Ich habe ein Déjà-vu-Gefühl und frage mich, ob ich dieses Gespräch schon einmal erlebt habe, bevor Ali antwortet: „So ungefähr. Echte Monster sammeln mehr ungefiltertes Mana, was einem mehr Erfahrung bietet, wenn man sie tötet. Und denke daran, dass das System sicheren Kämpfen einen Malus verleiht. Private Dungeons sind das Maximum der Sicherheit, was Dungeons betrifft. Es gibt einen Punkt, an dem die Erfahrungsabzüge und die Erfahrungsanforderungen ein Wachstum praktisch unmöglich machen.

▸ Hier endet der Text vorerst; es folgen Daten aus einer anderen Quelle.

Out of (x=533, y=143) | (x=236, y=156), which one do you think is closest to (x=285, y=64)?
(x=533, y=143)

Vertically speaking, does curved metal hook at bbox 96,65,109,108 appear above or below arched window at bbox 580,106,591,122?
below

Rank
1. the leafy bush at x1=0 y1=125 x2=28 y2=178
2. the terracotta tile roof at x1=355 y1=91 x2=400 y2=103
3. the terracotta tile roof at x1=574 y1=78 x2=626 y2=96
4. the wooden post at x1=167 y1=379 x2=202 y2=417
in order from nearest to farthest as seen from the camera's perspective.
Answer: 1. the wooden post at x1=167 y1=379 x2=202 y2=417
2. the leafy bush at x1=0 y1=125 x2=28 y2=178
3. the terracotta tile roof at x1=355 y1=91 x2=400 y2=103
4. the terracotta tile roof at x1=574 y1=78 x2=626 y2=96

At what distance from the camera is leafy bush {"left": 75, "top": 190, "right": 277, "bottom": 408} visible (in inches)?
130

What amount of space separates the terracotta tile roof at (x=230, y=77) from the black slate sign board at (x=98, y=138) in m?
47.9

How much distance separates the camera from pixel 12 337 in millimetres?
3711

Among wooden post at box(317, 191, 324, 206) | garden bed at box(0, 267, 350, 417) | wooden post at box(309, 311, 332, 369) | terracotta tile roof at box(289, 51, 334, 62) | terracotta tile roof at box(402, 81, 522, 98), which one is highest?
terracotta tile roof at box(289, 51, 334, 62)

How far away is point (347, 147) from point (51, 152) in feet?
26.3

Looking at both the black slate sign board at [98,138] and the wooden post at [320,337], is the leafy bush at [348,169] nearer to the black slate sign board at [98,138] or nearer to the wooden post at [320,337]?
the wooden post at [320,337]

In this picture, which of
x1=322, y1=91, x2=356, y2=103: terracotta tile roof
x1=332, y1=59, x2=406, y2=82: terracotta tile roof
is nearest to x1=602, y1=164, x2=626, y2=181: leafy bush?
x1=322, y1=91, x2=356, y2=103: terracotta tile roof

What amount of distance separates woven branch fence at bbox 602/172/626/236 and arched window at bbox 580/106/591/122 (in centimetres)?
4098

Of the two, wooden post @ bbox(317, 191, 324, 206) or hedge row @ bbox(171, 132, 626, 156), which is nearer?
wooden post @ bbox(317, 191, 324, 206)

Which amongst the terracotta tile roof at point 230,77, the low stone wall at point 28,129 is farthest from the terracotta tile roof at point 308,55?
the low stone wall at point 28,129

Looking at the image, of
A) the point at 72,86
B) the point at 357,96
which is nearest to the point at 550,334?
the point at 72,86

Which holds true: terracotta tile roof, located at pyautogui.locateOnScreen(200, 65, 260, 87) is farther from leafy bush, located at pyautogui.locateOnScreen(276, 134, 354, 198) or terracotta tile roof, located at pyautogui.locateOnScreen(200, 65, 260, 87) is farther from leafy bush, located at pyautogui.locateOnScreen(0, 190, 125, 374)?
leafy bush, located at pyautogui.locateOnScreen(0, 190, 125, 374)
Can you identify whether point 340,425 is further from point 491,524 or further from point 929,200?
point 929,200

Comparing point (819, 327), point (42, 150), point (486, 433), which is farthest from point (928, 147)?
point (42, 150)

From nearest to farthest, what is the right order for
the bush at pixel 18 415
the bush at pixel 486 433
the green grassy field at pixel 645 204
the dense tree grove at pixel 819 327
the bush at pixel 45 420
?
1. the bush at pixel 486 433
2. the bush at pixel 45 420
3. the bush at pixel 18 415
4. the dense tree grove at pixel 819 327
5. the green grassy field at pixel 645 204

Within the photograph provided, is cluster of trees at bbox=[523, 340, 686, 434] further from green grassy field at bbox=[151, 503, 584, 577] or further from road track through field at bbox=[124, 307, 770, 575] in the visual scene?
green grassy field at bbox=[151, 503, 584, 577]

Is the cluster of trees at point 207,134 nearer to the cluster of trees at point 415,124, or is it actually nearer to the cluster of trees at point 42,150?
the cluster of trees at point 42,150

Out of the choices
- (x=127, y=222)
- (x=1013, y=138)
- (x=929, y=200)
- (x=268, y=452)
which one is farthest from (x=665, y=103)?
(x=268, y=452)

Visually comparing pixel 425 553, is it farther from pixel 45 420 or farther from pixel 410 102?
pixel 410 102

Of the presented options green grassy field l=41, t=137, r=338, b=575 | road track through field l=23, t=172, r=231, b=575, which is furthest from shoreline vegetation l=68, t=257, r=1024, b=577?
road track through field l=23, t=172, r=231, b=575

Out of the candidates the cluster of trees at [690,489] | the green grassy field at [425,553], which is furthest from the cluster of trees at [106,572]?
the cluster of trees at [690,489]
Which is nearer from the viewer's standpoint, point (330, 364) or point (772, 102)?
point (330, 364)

„Und wie der Junge dir sagen wird, kann man seine Skills nur dadurch wirklich optimieren, dass man tatsächlich sein Leben riskiert. Das Kämpfen und Leveln in einer netten, sicheren Umgebung wird deine Skills nicht besonders ansteigen lassen. Es fehlt einem ein gewisser Vorteil, der auf den höchsten Levels wichtig wird.“
Harry nickt und murmelt vor sich hin, während er sich Notizen macht.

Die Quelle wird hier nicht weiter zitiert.